Pictures do not belong in the output. Reproduce exactly the lines from the start of the records through the line with "Detail Gallery Image".

◆ **Items from a dataset**:
····················
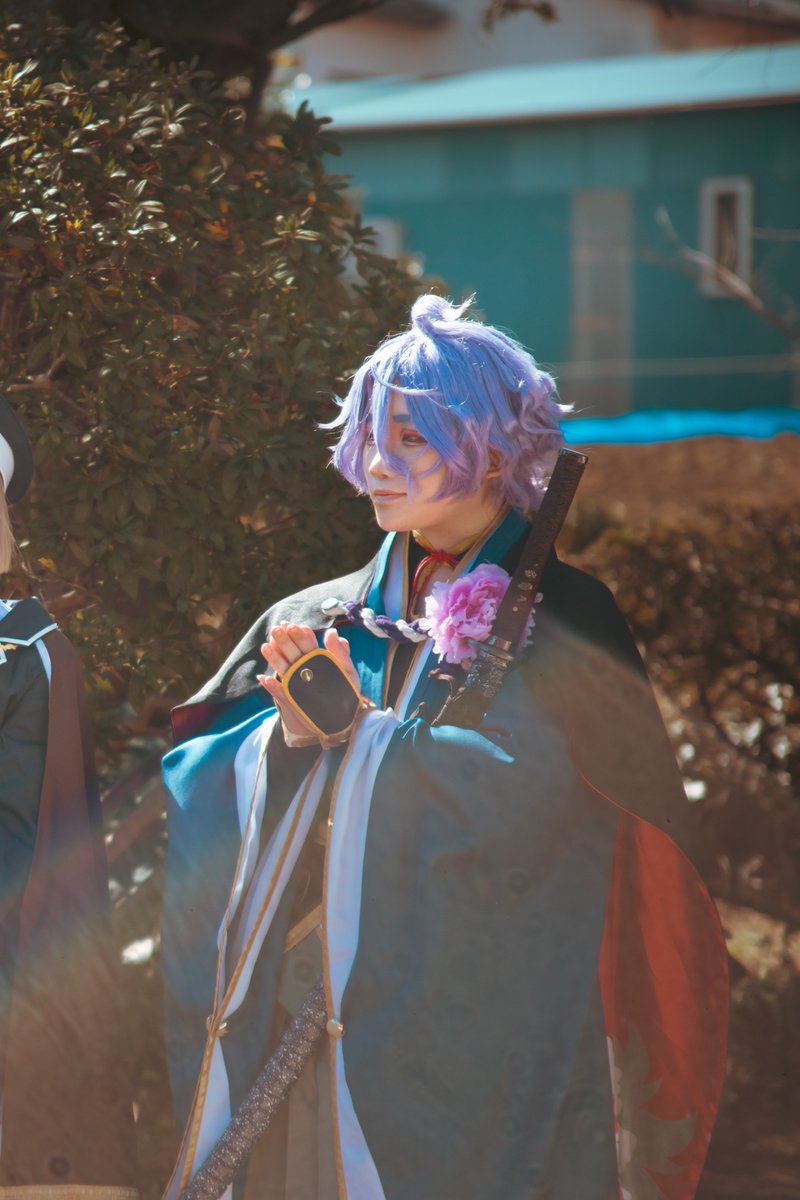 💜🥑あきやま🥑🧡 tweet media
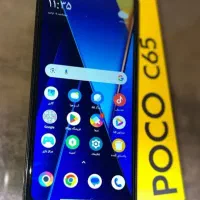 poco c65|موبایل|قدس, هفت جوی|دیوار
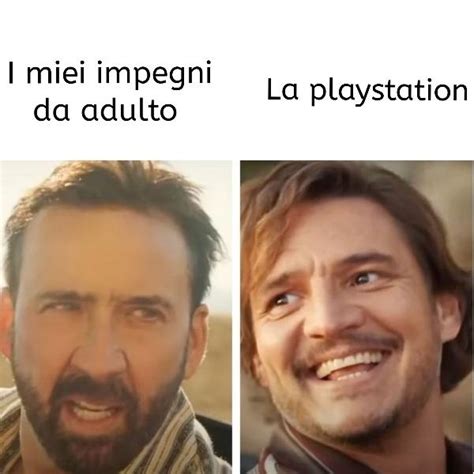 Si... : r/MemeItaliani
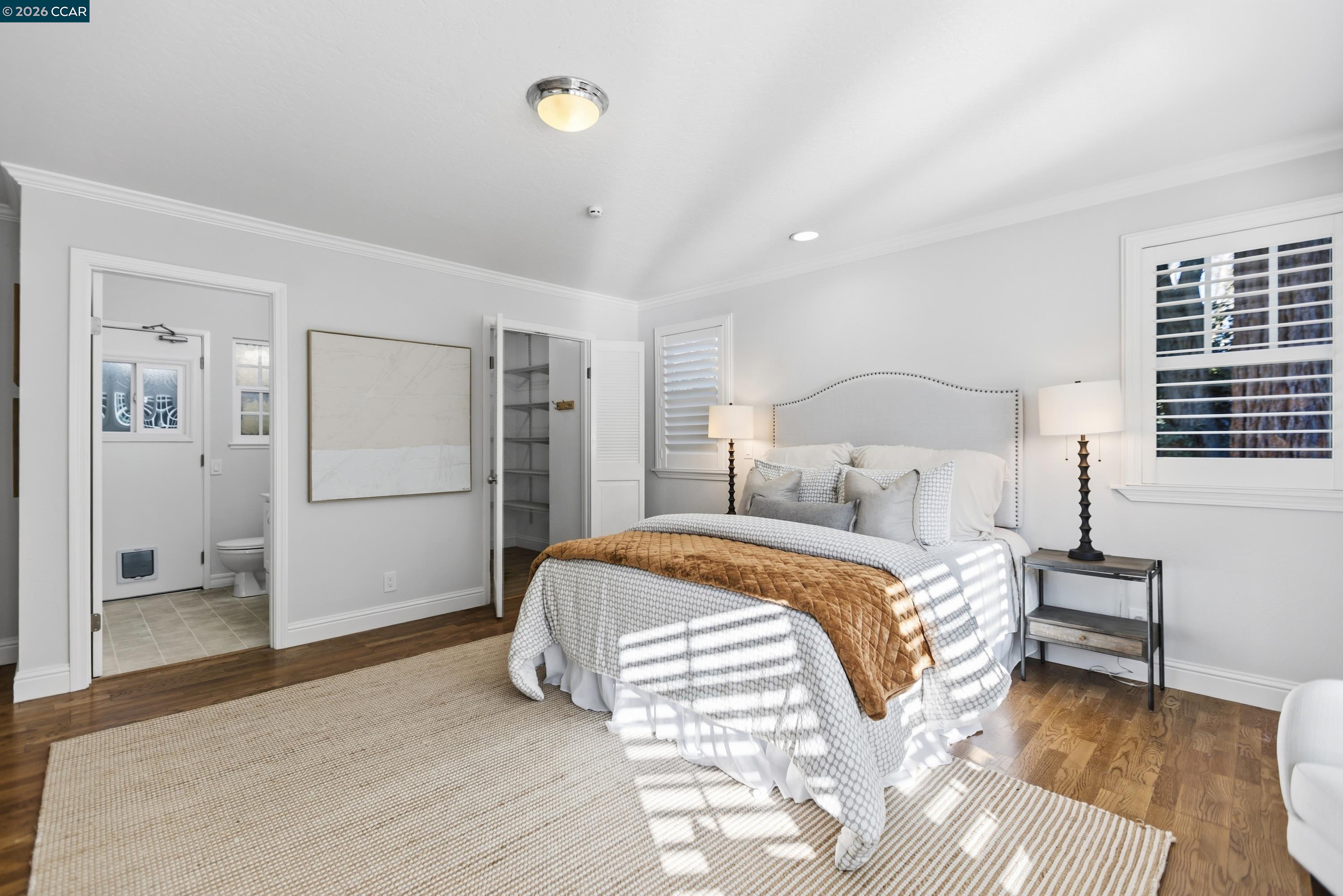 Detail Gallery Image 22 of 40 For 141 Park Ave, Walnut Creek,  CA 94595 - 3 Beds | 2 Baths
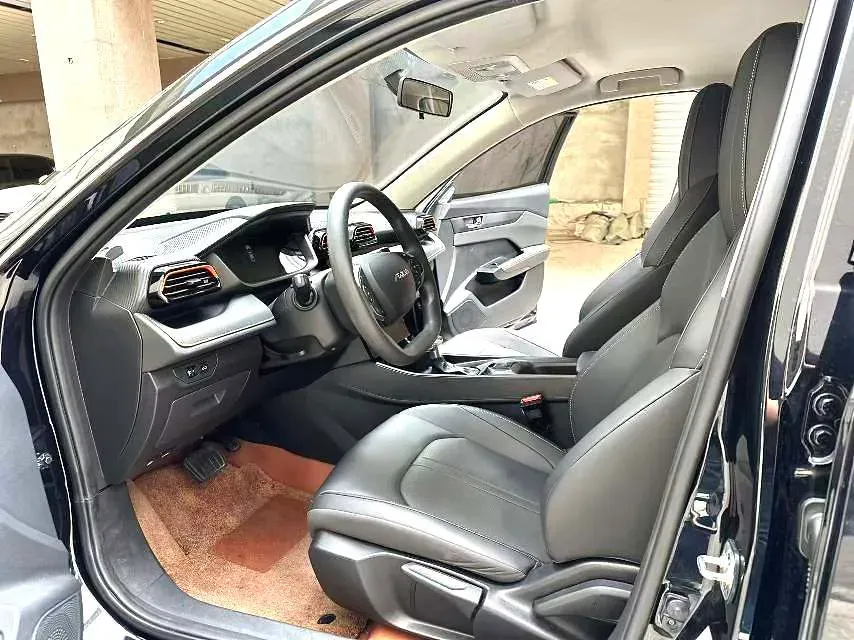 2024 DongFeng Aeolus YiXuan 1.5L 125HP L4 6DCT,autocango,china used car exporter,china ev exporter,chinese used car exporter,chinese used ev exporter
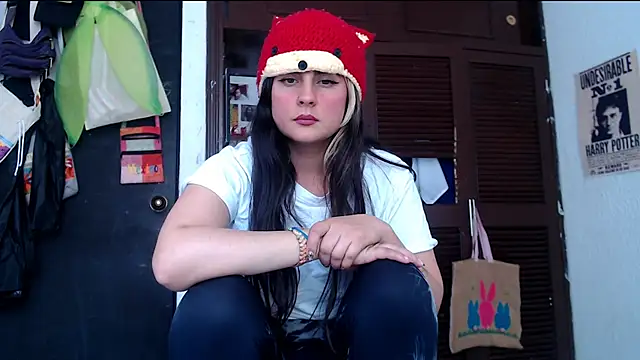 samanta rosas1 online show from 12.06.24
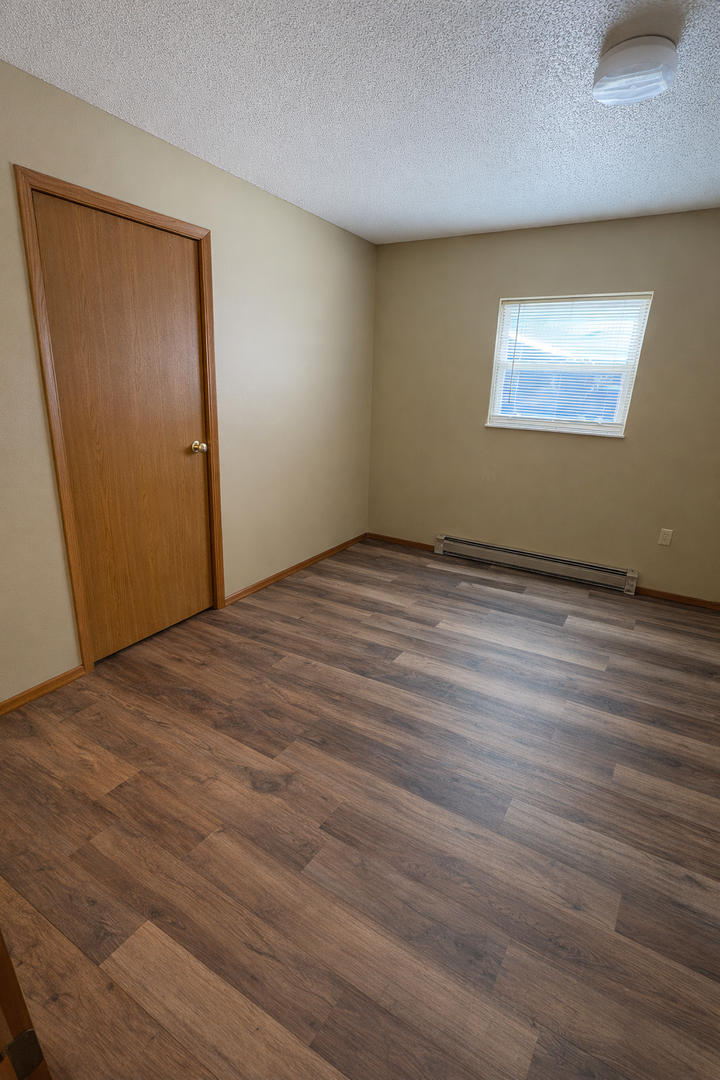 Chetek Apartment: 1012 13th St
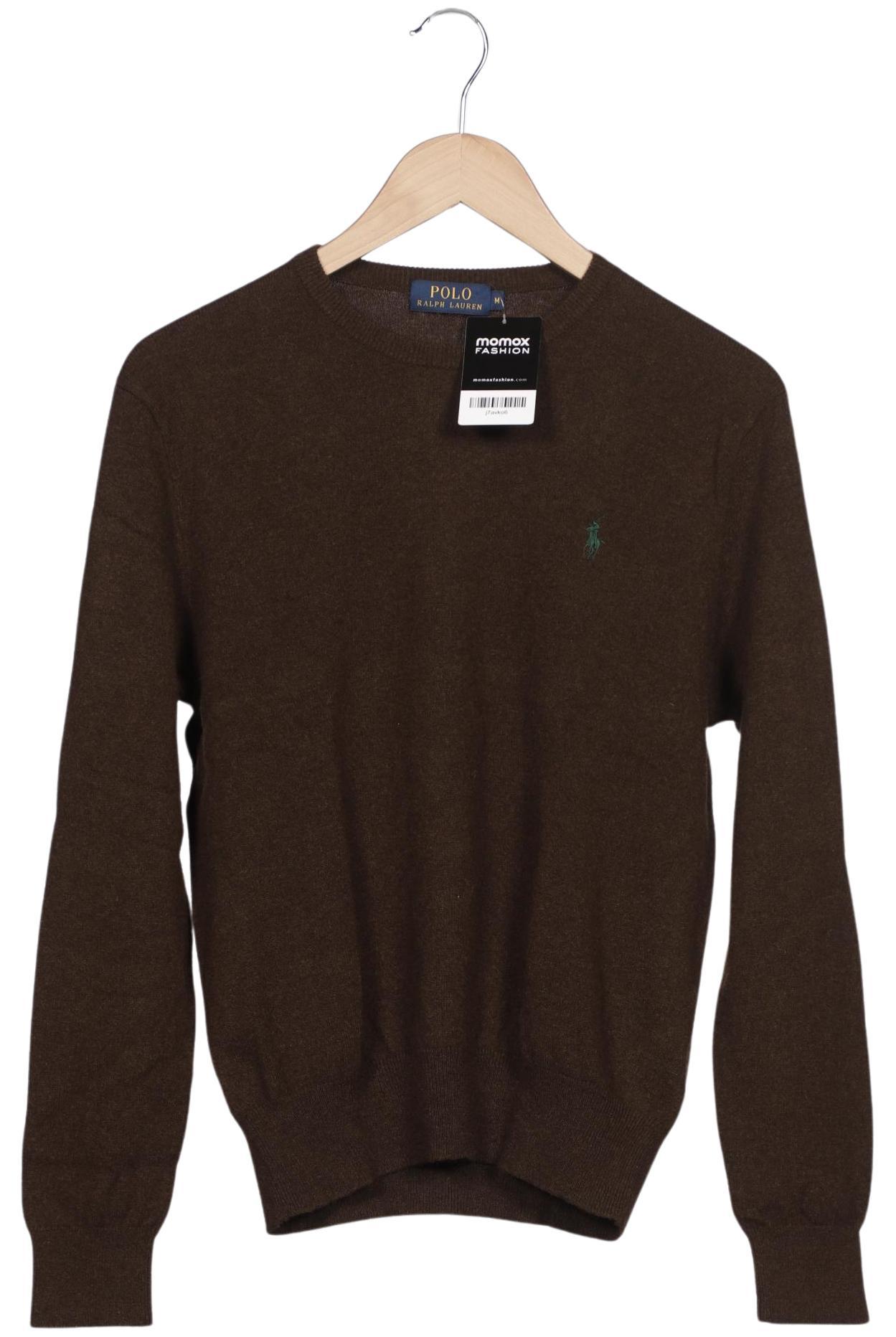 

Polo Ralph Lauren Herren Pullover, braun, Gr. 48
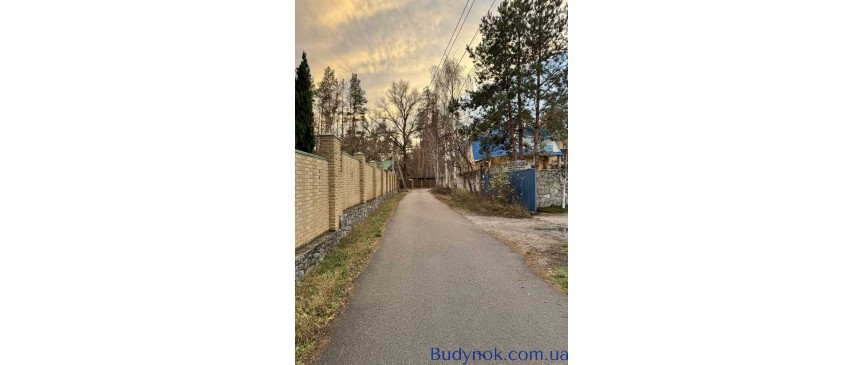 продаж ділянка під житлову забудову Новомосковський, Піщанка, 27000 $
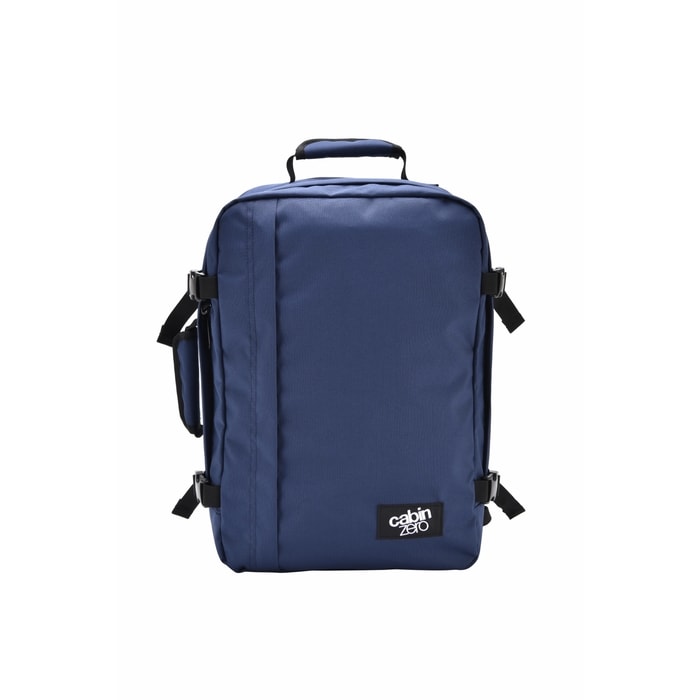 CABINZERO, PALUBNÍ BATOH CLASSIC NAVY 36 L - MĚSTSKÉ BATOHY - BATOHY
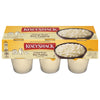 Kozy Shack Original Recipe Rice Pudding, 6 count, 113 g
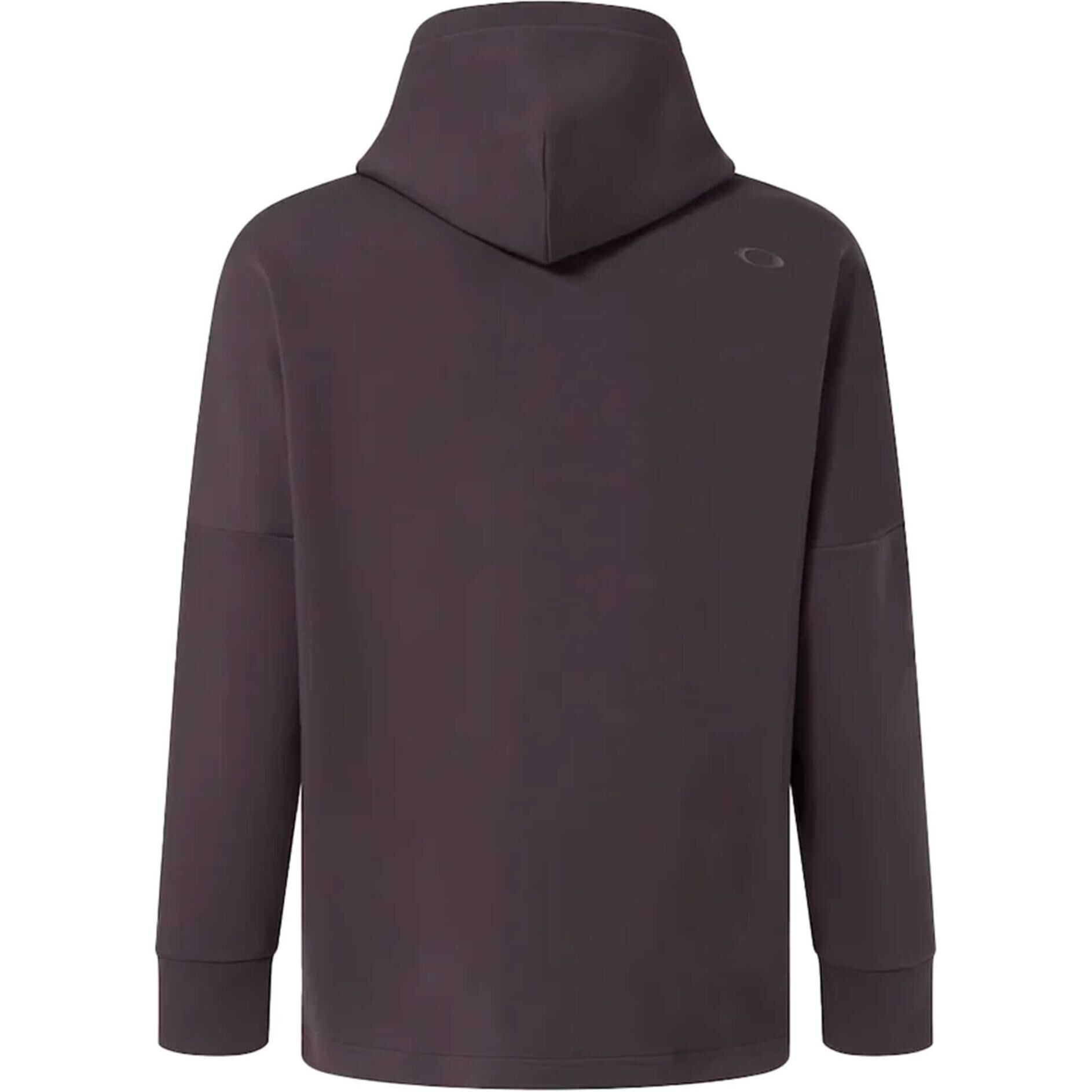 【代購】Oakley Sweatshirts Men's Black FOA406361-01N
····················
◆ **ANSWER AREA**:
 💜🥑あきやま🥑🧡 tweet media
 poco c65|موبایل|قدس, هفت جوی|دیوار
 Si... : r/MemeItaliani
 Detail Gallery Image 22 of 40 For 141 Park Ave, Walnut Creek,  CA 94595 - 3 Beds | 2 Baths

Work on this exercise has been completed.